Un Conseil constitutionnel apparemment plus strict que le Conseil d’État vis-à-vis de la surveillance numérique de masse

Depuis plusieurs mois, les plus hautes juridictions du pays sont chacune à leur tour confrontées à la difficile question de la surveillance numérique de masse. On proposera à la fin de l’article un récapitulatif des décisions importantes rendues sur cette question après avoir fait état de la plus récente actualité en la matière. Ainsi, dans une décision n° 2021-976/977 QPC du 25 février 2022, rendue consécutivement à une question prioritaire de constitutionnalité présentée devant la chambre criminelle de la Cour de cassation, le Conseil Constitutionnel a censuré plusieurs dispositions législatives.
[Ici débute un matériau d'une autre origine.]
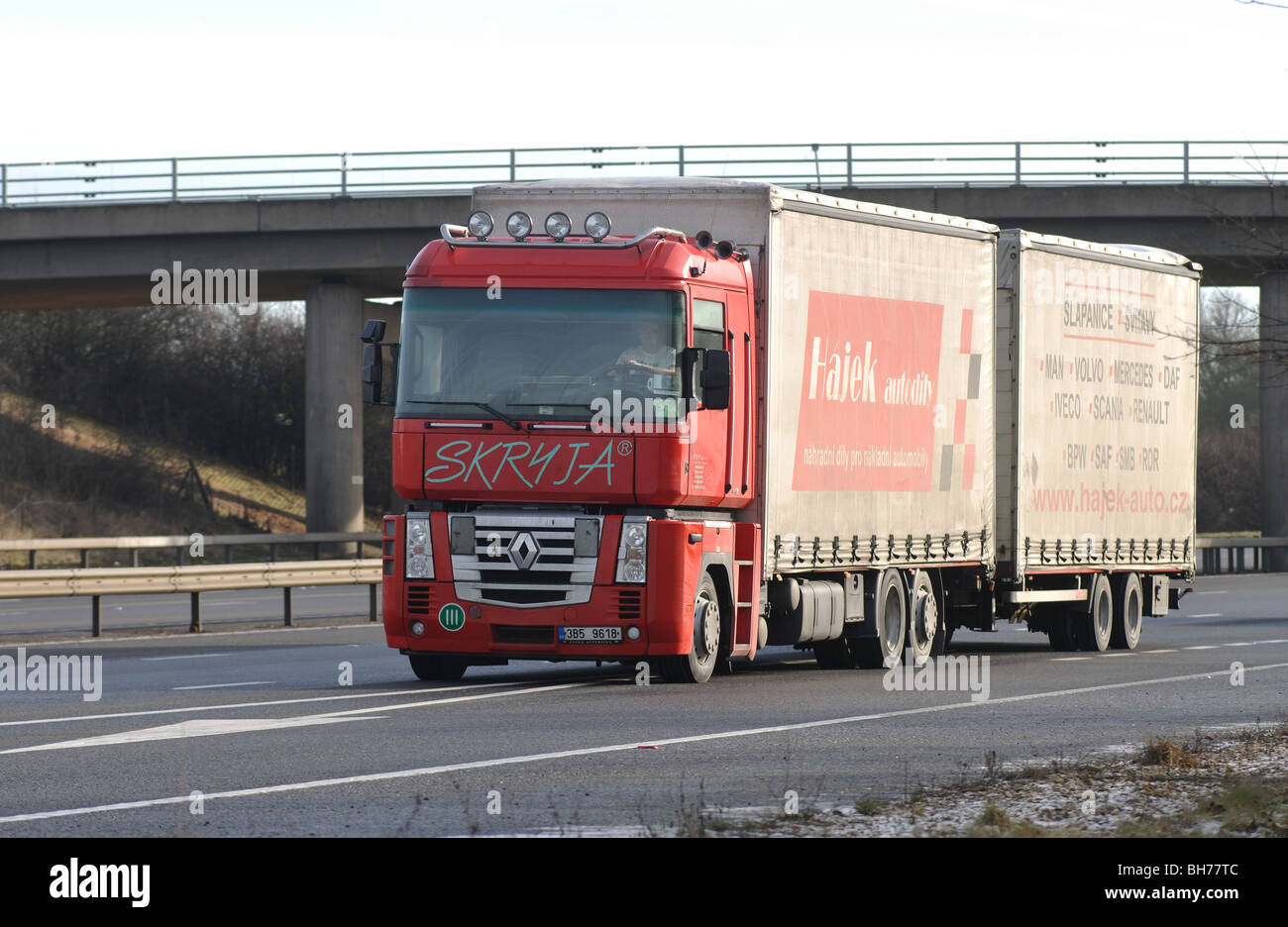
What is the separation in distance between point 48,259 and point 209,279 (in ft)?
12.3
En l’espèce il était question de l’article L. 34-1 du Code des postes et des communications électroniques (CPCE) prévoyant un principe d’anonymisation des données de trafic (L. 34-1 II) nuancé par plusieurs réserves (L. 34-1 II et III) figurant dans le même article. La mise en œuvre de ces réserves permettait au pouvoir réglementaire[1] de fixer par décret en Conseil d’État la liste des données échappant à ce principe d’anonymisation. La rédaction était peu précise tant du point de vue des infractions pénales justifiant la mise en œuvre du dispositif que du type de données susceptibles d’être visées. De ce fait, le dispositif a été interprété comme ouvrant la voie à une conservation générale et indifférenciée de données de connexion très attentatoire au droit à la vie privée, découlant de l’article 2 de la Déclaration des droits de l’homme et du citoyen de 1789.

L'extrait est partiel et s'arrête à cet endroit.